The capsule is flying now. And I still see echoes of the work we did, deep in the wiring and across the interface boundaries.
Highlight: Designing the Orion Ground Processing Bay
Before Orion could fly, it had to be built—and building it meant creating a new kind of processing environment, tailored to a modern deep space vehicle. I played a key role in the design and development of the Orion integration and checkout bay at the Operations & Checkout (O&C) Building at Kennedy Space Center, helping establish how the capsule would be assembled, tested, and validated on the ground.
This wasn’t just a facility upgrade. It was a systems engineering challenge of its own: ensuring the processing flow could accommodate electrical verification, instrumentation access, connector mating, and flight hardware sensitivity—all while coordinating with construction teams, integration leads, and evolving vehicle requirements.

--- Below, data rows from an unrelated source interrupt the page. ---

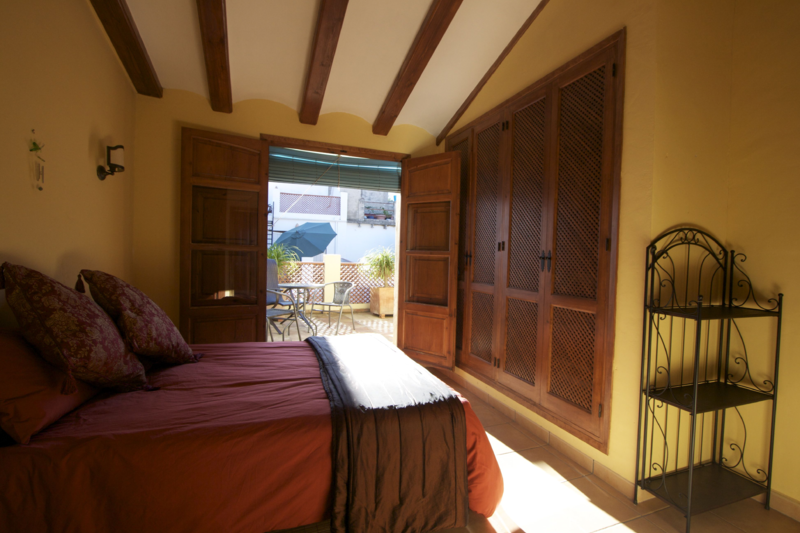 Charming Spanish Townhouse: Exchange/Points/Rental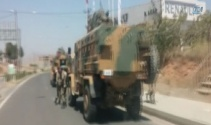 Askeri taşıyan sivil araca hain saldırı: 1 şehit, 2 yaralı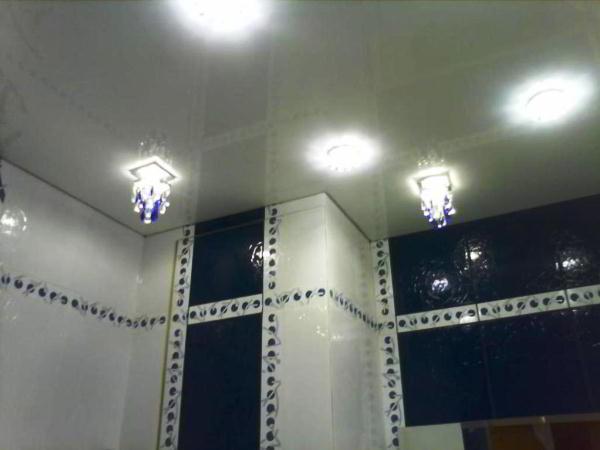 потолочные светильники для ванной комнаты фото 3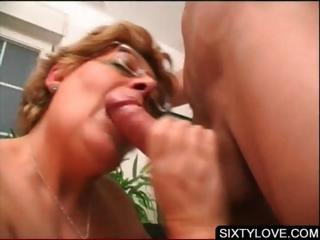 Blowjob on knees relative to adult babe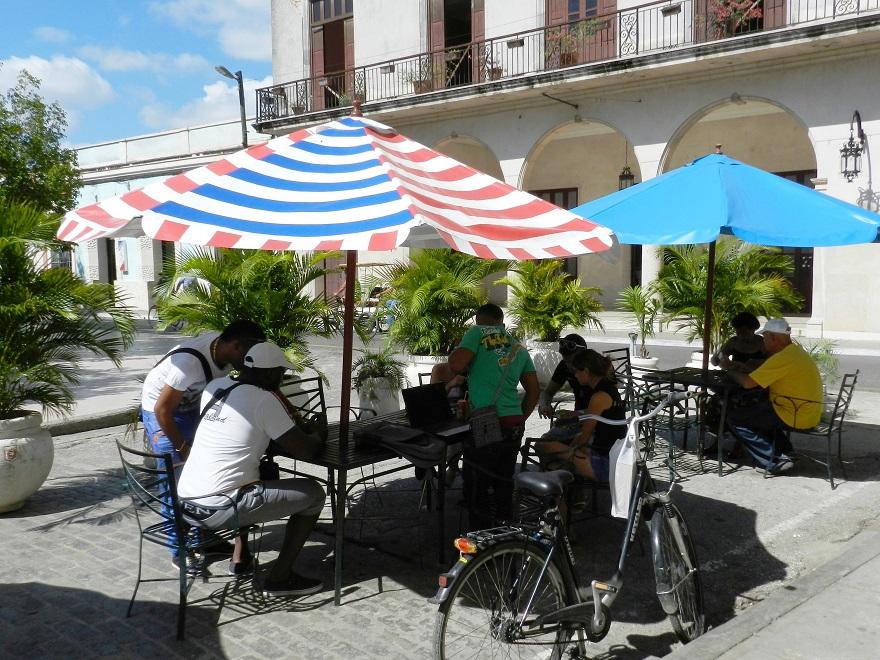 WIFI en el área que ocupa el emblemático Parque Ignacio Agramonte. Foto: Lázaro David Najarro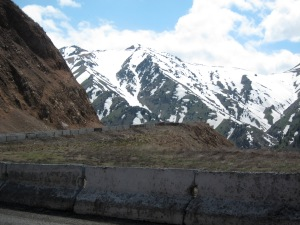Up to the pass that is the entrance to the Fergana Valley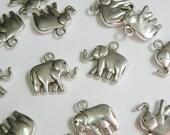 10 Elephant Pachyderm Charms antique silver 18x20mm PLF10778Y
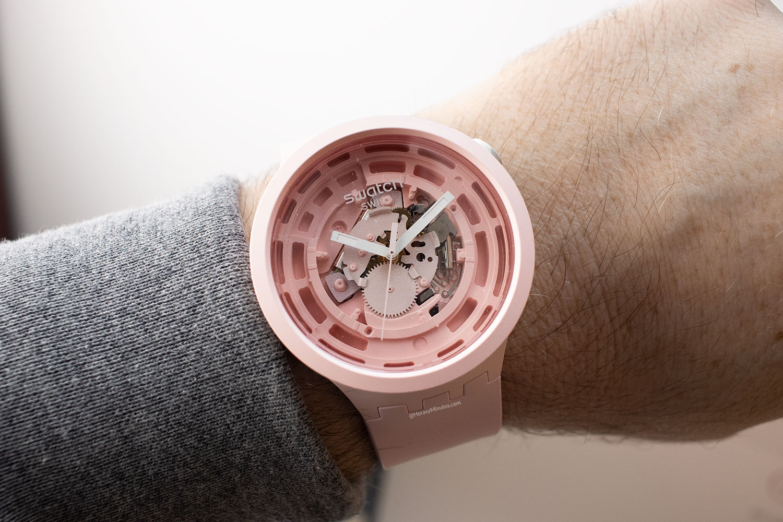 Así queda el Swatch Big Bold Next rosa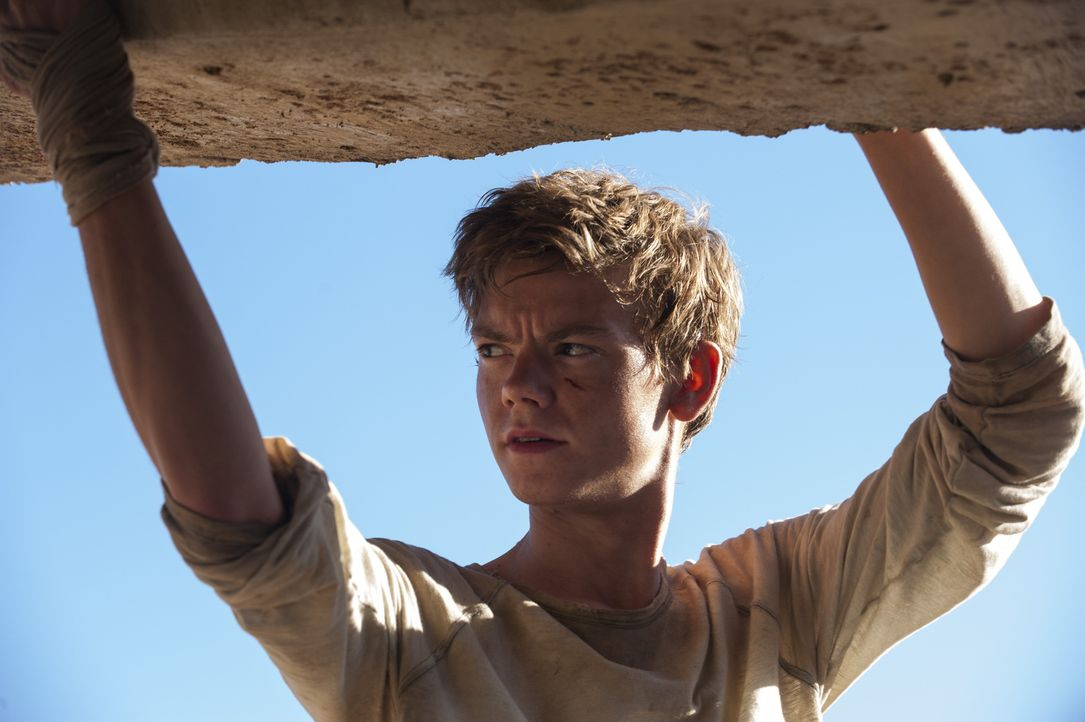 Fliehen nach draußen direkt in die Brandwüste - den lebensfeindlichsten Abschnitt des ganzen Planeten: Newt (Thomas Brodie-Sangster) und seine Freun... - Bildquelle: 2015 Twentieth Century Fox Film Corporation.  All rights reserved.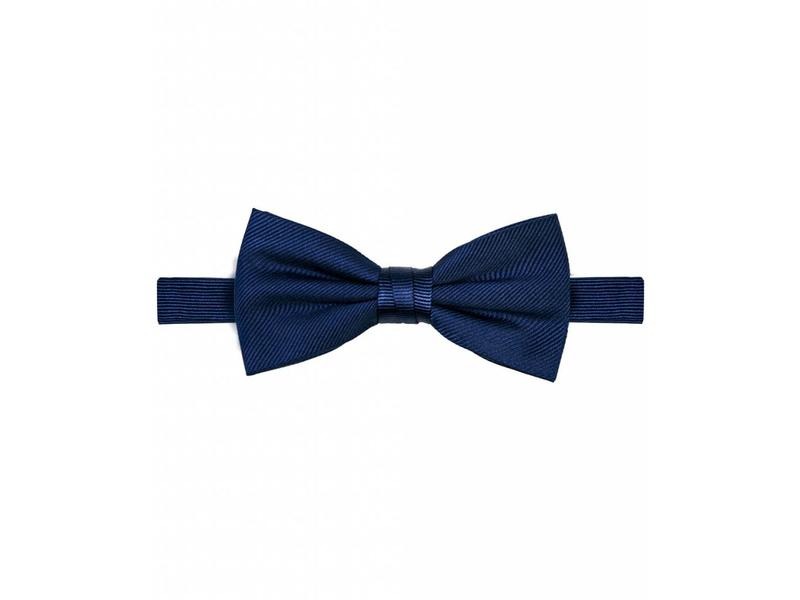 Michaelis Bowtie navy solid silk.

My contributions included:
Defining electrical access points and routing logic within the facility layout
Coordinating test stand positioning, power distribution, and harness handling protocols
Working alongside ground systems engineers to align facility buildout with vehicle constraints
Establishing interface clearances and workflow to support safe, repeatable integration operations
The result was a processing environment that set the blueprint for how Orion is built and tested to this day. This work continues to impact Artemis missions as the program scales up toward lunar flight.